Using AberOWL for fast and scalable reasoning over BioPortal ontologies

  • Luke Slater1Email author,
  • Georgios V. Gkoutos1, 2,
  • Paul N. Schofield3 and
  • Robert Hoehndorf4
Journal of Biomedical Semantics20167:49

https://doi.org/10.1186/s13326-016-0090-0

Received: 3 February 2016

Accepted: 8 July 2016

Published: 8 August 2016

Abstract

Background

Reasoning over biomedical ontologies using their OWL semantics has traditionally been a challenging task due to the high theoretical complexity of OWL-based automated reasoning. As a consequence, ontology repositories, as well as most other tools utilizing ontologies, either provide access to ontologies without use of automated reasoning, or limit the number of ontologies for which automated reasoning-based access is provided.

Methods

We apply the AberOWL infrastructure to provide automated reasoning-based access to all accessible and consistent ontologies in BioPortal (368 ontologies). We perform an extensive performance evaluation to determine query times, both for queries of different complexity and for queries that are performed in parallel over the ontologies.

Results and conclusions

We demonstrate that, with the exception of a few ontologies, even complex and parallel queries can now be answered in milliseconds, therefore allowing automated reasoning to be used on a large scale, to run in parallel, and with rapid response times.

Keywords

OntologyReasoningScalable reasoningDescription logicsOWLAberOWL

Background

Major ontology repositories such as BioPortal [1], OntoBee [2], or the Ontology Lookup Service [3], have existed for a number of years, and currently contain several hundred ontologies. They enable ontology creators and maintainers to publish their ontology releases and make them available to the wider community.

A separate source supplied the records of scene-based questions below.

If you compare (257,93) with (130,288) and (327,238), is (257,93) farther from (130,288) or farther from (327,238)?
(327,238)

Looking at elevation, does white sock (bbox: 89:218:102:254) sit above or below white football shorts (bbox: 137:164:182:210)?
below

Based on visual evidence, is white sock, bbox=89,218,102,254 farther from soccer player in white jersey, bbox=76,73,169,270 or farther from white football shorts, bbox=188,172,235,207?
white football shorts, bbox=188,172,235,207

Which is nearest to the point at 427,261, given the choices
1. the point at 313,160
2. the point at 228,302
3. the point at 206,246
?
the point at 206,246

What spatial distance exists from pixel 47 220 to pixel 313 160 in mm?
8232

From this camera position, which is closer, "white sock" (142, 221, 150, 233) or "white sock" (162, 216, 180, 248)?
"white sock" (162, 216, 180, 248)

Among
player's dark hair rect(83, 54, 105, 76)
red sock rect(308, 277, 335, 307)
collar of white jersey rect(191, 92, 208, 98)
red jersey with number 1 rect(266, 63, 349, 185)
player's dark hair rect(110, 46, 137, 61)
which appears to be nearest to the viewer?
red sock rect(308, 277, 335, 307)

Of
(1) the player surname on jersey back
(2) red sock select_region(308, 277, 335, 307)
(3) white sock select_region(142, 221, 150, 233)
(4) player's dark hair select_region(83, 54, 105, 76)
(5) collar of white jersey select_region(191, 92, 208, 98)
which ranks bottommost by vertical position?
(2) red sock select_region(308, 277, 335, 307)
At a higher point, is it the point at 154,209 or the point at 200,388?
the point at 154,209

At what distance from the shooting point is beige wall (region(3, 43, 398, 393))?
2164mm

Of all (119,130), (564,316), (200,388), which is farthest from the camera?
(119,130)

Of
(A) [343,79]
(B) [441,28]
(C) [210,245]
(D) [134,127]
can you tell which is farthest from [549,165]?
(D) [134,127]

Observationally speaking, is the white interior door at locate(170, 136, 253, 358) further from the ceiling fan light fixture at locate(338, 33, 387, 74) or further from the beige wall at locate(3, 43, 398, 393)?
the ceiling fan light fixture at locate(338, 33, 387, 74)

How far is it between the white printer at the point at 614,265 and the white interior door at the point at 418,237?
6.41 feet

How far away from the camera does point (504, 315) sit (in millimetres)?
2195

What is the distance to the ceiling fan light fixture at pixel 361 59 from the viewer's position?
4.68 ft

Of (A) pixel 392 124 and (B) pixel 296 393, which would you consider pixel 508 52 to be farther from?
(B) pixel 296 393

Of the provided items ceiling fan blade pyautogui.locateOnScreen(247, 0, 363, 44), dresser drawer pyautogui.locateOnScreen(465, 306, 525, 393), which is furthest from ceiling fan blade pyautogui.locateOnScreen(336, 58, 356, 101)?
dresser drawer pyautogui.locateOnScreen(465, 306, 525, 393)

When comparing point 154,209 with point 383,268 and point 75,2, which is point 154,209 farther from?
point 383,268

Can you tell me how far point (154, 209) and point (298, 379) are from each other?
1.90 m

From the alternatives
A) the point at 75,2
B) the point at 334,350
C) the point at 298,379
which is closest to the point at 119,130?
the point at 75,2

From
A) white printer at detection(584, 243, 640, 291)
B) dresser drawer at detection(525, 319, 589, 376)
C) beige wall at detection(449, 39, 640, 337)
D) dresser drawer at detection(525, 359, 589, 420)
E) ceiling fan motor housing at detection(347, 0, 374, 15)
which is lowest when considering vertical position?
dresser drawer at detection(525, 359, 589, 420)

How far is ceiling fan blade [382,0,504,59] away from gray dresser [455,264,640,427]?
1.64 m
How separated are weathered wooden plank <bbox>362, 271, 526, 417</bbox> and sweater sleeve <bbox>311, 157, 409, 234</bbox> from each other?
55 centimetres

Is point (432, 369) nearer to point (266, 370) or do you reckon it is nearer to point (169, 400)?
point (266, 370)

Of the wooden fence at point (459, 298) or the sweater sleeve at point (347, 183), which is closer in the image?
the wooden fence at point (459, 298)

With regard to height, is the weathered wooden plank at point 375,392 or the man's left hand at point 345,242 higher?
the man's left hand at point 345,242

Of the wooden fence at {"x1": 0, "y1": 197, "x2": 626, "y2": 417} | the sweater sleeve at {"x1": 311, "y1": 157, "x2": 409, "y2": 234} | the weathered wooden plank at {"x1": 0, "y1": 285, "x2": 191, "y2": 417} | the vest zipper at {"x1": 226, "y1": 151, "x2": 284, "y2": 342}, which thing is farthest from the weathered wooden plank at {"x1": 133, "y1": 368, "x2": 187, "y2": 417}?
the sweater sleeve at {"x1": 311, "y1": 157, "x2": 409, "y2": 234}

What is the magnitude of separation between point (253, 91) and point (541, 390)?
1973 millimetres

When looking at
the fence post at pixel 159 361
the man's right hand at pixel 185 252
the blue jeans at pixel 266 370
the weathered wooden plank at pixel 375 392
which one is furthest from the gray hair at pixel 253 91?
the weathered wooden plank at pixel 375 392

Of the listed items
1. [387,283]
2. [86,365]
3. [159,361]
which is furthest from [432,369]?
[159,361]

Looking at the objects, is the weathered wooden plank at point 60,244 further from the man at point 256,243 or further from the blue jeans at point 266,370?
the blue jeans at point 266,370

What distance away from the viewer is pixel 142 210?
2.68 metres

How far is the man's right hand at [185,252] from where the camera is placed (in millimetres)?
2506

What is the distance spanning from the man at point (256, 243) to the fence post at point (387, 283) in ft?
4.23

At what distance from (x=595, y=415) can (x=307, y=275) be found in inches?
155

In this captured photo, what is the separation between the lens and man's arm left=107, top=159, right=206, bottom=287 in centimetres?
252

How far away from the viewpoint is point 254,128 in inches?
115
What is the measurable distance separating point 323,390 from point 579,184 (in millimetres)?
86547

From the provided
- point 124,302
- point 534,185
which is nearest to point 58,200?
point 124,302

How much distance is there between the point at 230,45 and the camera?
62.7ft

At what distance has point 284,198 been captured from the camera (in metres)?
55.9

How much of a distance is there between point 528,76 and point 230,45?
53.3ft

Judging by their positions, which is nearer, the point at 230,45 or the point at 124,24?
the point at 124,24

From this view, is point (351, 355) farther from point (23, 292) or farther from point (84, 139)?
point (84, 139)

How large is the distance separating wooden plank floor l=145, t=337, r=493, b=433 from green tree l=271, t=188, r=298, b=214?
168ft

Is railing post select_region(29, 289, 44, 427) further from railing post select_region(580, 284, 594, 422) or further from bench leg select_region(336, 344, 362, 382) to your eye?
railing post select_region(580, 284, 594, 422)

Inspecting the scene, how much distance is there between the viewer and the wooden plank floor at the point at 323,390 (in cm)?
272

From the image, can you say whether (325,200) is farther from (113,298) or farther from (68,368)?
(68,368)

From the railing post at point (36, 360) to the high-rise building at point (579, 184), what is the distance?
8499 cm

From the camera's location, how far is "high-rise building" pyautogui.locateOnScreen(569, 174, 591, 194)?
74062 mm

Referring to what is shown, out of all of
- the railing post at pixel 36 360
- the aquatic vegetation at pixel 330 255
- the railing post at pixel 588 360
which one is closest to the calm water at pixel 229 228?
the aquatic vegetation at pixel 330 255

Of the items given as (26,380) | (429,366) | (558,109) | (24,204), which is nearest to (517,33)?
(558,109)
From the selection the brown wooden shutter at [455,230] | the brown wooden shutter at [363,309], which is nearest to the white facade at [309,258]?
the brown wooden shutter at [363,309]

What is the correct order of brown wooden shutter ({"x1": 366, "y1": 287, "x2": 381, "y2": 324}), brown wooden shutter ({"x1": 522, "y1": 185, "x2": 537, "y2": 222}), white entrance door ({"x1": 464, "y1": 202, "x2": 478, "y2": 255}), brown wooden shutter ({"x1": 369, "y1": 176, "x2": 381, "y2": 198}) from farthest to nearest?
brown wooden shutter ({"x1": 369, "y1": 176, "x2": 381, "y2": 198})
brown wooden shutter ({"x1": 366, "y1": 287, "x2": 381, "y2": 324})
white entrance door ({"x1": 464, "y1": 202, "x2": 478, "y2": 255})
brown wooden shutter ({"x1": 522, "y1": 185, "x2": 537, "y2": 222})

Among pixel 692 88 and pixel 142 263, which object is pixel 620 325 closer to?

Besides the hosting functionality that such repositories offer, they usually also provide certain web-based features for browsing, comparing, visualising and processing ontologies. One particularly useful feature, currently missing from the major ontology repositories, is the ability to provide online access to reasoning services simultaneously over many ontologies. Such a feature would enable the use of semantics and deductive inference when processing data characterized by the ontologies these repositories contain [4].

For example, there is an increasing amount of RDF [5] data becoming available through public SPARQL [6] endpoints [710], which utilise ontologies to annotate entities, and access to reasoning over ontologies will allow combined queries over knowledge contained in ontologies and the data accessible through the SPARQL endpoints [4].

However, enabling automated reasoning over multiple ontologies is a challenging task, since automated reasoning can be highly complex and costly in terms of time and memory consumption [11]. In particular, ontologies formulated using the Web Ontology Language (OWL) [12] can utilize statements based on highly expressive description logics [13], and therefore queries that utilize automated reasoning cannot, in general, be guaranteed to finish in a reasonable amount of time.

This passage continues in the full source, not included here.